In his lengthy article, Greg links to a long Facebook post by Angela Sarwar, a nurse from Texas who caught COVID-19 while on vacation in St. Lucia in the Carribean. It’s also a very interesting study in the perils of Third World medical care.
The day before our departure we had to get a COV1D test to be able to fly out. Two people masked and gloved come to our room and tell us we both ended up with positive tests and we are being quarantined and not allowed to return home for at minimum 11 days. Confusing in itself, I felt fine, and his only *sickness* was the muscle issue and he said his throat was scratchy. I immediately start crying hard saying I have babies at home I have to get to and they just tell us to pack our bags.
We pack up, have a dr come to our room and test us again and confirm the positives. Then move us across the resort to a quarentine approved room. We’re given a phone with a Dr’s phone number and the number of the director and both say will fully treat us, give us whatever we need, everything is covered, 24/7 contact. They bring us plenty of linens, trash bags, coffee and close the door. And that’s it. Tony and I took a nose dive towards the worst. And no answer. The pain and the symptoms grew beyond belief and we were feeling two completely different lists of symptoms and miserable.
The doctor will not answer. The director cannot contact the doctor. But at 8:30,12:45, 5:30 that phone rings to bring us a meal. If I ask any other questions for any other help. I’m told I’ll be called back and the phone doesn’t ring again until meal time. I call for the resort nurse. She is kind but says she isn’t allowed to help me. I can only communicate with our designated doctor. Who doesn’t come by. Doesn’t call.
Why do we not go to the hospital? Well, it’s a 3rd world country government hospital. The limits on care and medical abilities is nill. We’re told once we choose to leave the resort to that hospital care, we are not allowed to return and become quarantined property of their government until they deem us fit to go home or we pass their number of days. On Monday they said they would tell us how many days our quarantine would be mandated. Today is Thursday and they haven’t called yet. We haven’t received medical attention. We cannot leave.
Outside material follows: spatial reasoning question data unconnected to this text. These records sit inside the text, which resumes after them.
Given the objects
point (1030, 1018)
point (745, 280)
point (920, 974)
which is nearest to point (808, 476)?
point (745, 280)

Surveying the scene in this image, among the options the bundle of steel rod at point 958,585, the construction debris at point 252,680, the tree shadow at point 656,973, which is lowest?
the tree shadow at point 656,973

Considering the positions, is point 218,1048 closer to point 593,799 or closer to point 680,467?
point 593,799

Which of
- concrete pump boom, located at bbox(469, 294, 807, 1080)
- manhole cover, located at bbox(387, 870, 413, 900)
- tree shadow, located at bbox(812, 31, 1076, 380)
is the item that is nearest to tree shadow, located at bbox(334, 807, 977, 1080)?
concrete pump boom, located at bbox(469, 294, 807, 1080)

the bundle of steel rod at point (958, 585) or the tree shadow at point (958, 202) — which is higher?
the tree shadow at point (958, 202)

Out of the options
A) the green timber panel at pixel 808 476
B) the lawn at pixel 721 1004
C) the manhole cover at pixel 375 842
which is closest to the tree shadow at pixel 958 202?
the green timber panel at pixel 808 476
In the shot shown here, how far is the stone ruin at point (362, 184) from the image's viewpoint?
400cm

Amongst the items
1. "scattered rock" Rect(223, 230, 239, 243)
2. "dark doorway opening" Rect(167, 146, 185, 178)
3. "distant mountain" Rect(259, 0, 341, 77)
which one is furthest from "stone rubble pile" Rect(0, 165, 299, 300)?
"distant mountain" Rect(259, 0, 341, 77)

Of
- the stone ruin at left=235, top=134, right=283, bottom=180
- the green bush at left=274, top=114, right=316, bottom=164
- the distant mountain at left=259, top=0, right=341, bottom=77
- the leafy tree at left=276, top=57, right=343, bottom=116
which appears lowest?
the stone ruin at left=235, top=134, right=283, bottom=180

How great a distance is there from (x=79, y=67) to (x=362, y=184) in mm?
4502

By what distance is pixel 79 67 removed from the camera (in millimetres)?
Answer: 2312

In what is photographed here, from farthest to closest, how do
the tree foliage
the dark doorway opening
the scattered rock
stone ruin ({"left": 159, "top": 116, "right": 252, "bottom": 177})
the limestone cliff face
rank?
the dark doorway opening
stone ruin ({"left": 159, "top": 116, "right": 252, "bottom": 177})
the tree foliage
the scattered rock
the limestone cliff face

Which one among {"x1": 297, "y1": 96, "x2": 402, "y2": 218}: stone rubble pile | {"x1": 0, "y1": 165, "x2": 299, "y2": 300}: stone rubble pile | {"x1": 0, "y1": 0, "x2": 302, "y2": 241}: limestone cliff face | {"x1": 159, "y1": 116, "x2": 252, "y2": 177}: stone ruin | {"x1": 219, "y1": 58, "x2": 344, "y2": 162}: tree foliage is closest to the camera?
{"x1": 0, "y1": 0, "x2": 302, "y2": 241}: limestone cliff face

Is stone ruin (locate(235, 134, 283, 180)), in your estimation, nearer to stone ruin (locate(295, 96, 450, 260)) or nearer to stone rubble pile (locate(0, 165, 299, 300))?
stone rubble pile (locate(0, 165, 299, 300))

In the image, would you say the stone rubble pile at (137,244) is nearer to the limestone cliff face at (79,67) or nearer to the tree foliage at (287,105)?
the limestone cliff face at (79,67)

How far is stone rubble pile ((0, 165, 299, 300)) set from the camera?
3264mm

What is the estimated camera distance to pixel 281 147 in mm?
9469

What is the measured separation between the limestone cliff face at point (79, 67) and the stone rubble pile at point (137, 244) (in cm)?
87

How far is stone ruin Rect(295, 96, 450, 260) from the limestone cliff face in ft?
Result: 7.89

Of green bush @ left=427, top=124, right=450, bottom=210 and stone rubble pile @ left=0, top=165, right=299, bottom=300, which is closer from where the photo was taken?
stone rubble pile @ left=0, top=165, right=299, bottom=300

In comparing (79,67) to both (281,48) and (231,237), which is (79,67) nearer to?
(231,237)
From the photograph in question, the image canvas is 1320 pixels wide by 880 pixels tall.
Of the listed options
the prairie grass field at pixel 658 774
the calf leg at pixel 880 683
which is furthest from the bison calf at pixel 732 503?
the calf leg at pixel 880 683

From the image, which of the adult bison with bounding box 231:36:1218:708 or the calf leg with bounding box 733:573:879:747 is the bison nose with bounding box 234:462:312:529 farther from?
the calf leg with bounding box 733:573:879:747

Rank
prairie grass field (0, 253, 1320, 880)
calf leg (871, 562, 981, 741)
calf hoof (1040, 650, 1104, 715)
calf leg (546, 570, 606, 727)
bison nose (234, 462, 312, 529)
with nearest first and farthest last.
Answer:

I’ve called the U.S. Embassy many times. I was told with our insurance we should be covered to be medevaced to the U.S. for health care. The government here is saying that isn’t their policy. Realizing the seriousness of *This is a third world country* something I should have considered before coming. But I’m like *it’s a Sandals resort, it’s St. Lucia, it’s great*. We want to go home. We want to be back on our soil. We want U.S. doctors and U.S. medicine. We want real treatment. Our U.S. doctor FaceTimed us and said we need a long list of medications and he tried calling it to the island – even if that was successful we would have to find someone to get it to us – but no pharmacy would fill it saying they don’t have those medications here. We try to get it FedExed but that’s going to take 2 days shipping + 7 days in customs and then their decision if we can have it. Two nights ago I thought my chest was going to quit, I thought I would quit breathing in my sleep it was so difficult, the next night the pain in my back and joints was excruciating, finally today its bearable to be alive. Tony is not doing better yet and the doctor will not answer. The resort will not send me my details of insurance inclusion and the fine print in the email is minimal. Something you don’t think about when booking and excited for a vacation.
Again, more at the link – much, much more. It’s a sobering account, particularly because Ms. Sarwar is a nurse, and is thus in a position to evaluate the (lack of) medical care they received from a more objective perspective.
I highly recommend reading both articles in full. If you may have to travel outside the USA for any reason, I’d plan on avoiding countries with that sort of medical “care”, whatever you do! I’d also plan on taking with me as much medication as I’m likely to need, and then some. If you don’t need it all, someone else might.